Reproduce every record verbatim but drop the pictures.

-------- Dataset

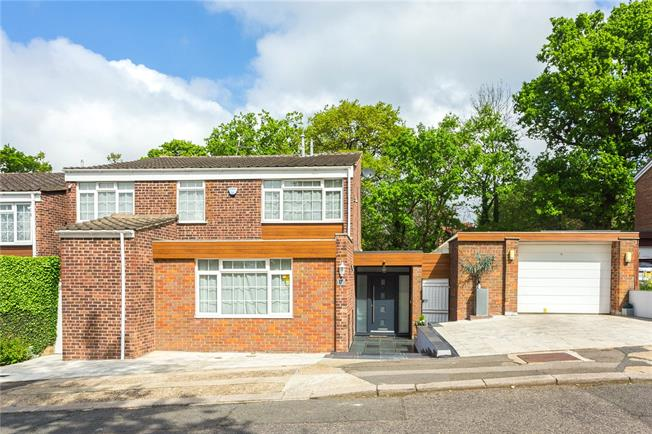 Asking Price £830,000, 5 Bedroom Detached House For Sale in Harrow, HA3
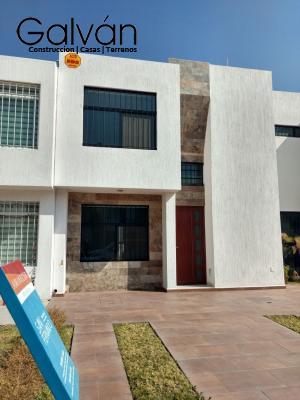 Venta de Casa en ARBOLEDAS DE JACARANDAS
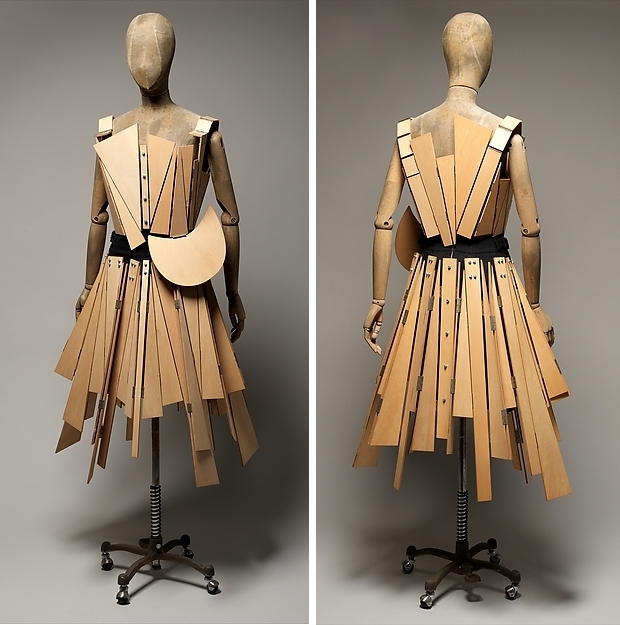 The Met Yohji Yamamoto jurken go with the vlo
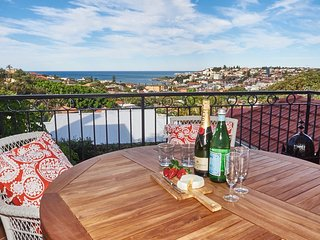 'Dual level Art Deco with Ocean Views' - Coogee vacation rentals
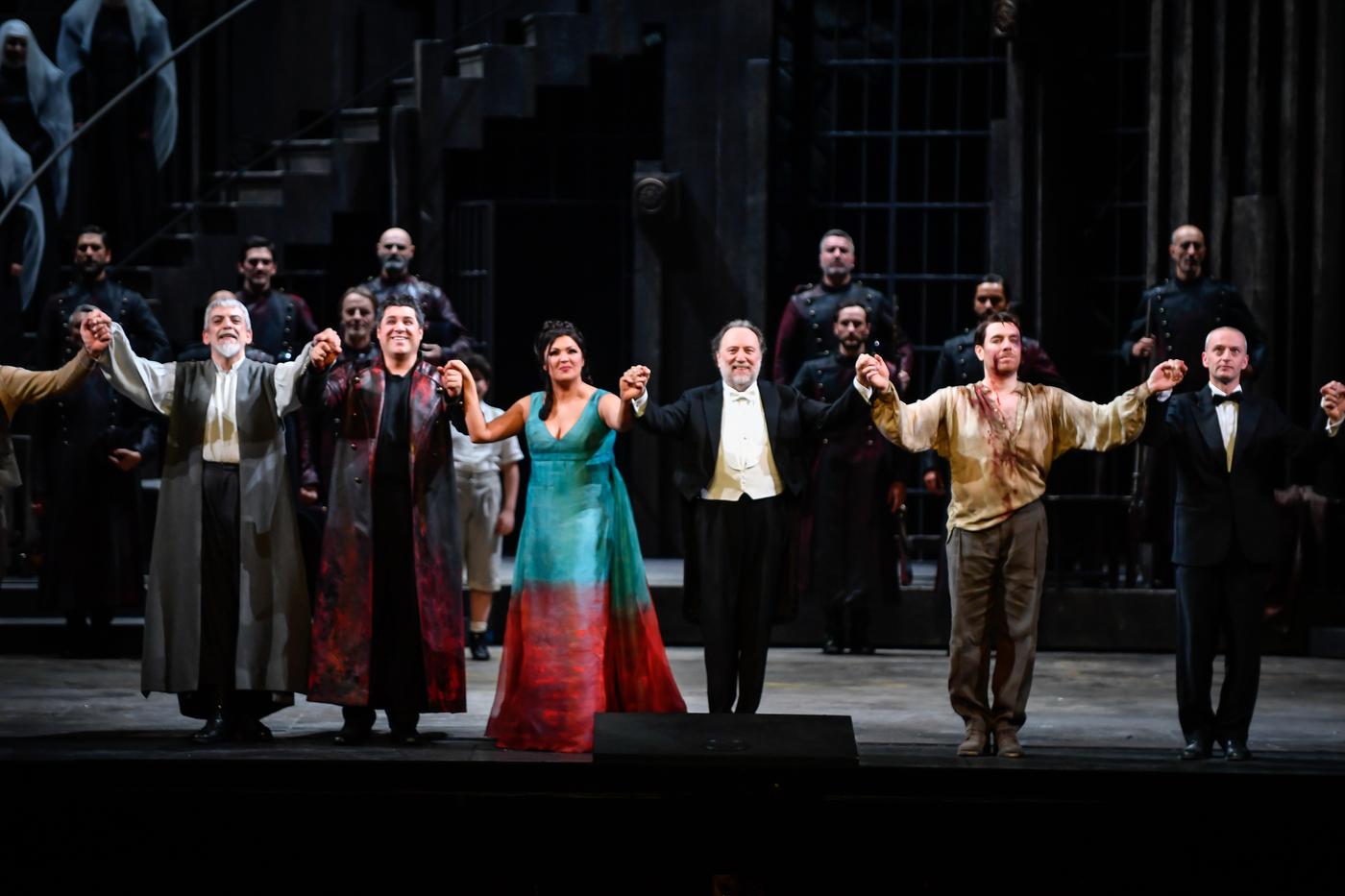 Il Teatro alla Scala di Milano costretto per la prima volta ad annullare la Prima del 7 dicembre: al suo posto un concerto di gala con un cast stellare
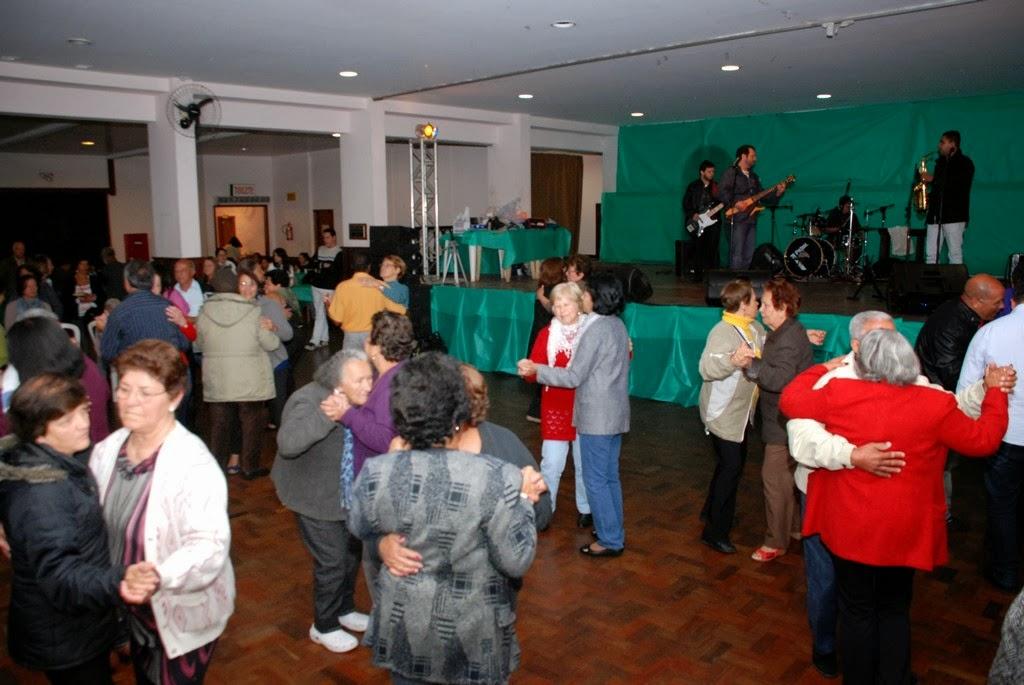 Aloísio Bruno e Banda animam os participantes da festa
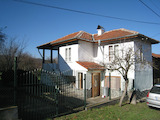 Renovated two-storey house with yard near Kyustendil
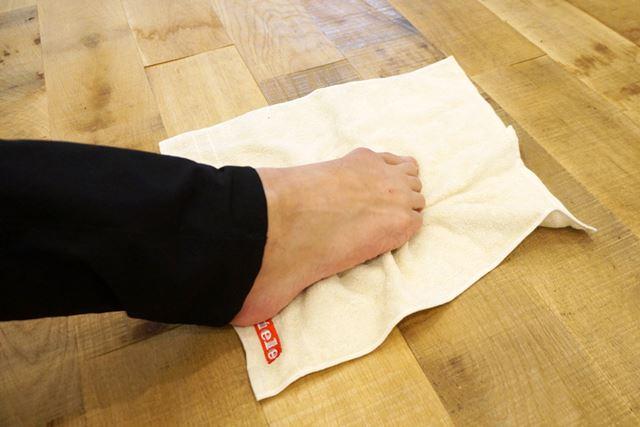 2. 足の指で、タオルを握る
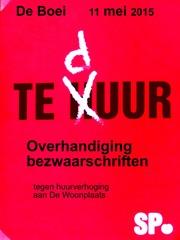 Foto's van Nieuws uit Enschede - SP overhandigt bezwaarschriften aan de Woonplaats - De Boei Pathmos  - 11 mei 2015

----------------

Task result:
 Asking Price £830,000, 5 Bedroom Detached House For Sale in Harrow, HA3
 Venta de Casa en ARBOLEDAS DE JACARANDAS
 The Met Yohji Yamamoto jurken go with the vlo
 'Dual level Art Deco with Ocean Views' - Coogee vacation rentals
 Il Teatro alla Scala di Milano costretto per la prima volta ad annullare la Prima del 7 dicembre: al suo posto un concerto di gala con un cast stellare
 Aloísio Bruno e Banda animam os participantes da festa
 Renovated two-storey house with yard near Kyustendil
 2. 足の指で、タオルを握る
 Foto's van Nieuws uit Enschede - SP overhandigt bezwaarschriften aan de Woonplaats - De Boei Pathmos  - 11 mei 2015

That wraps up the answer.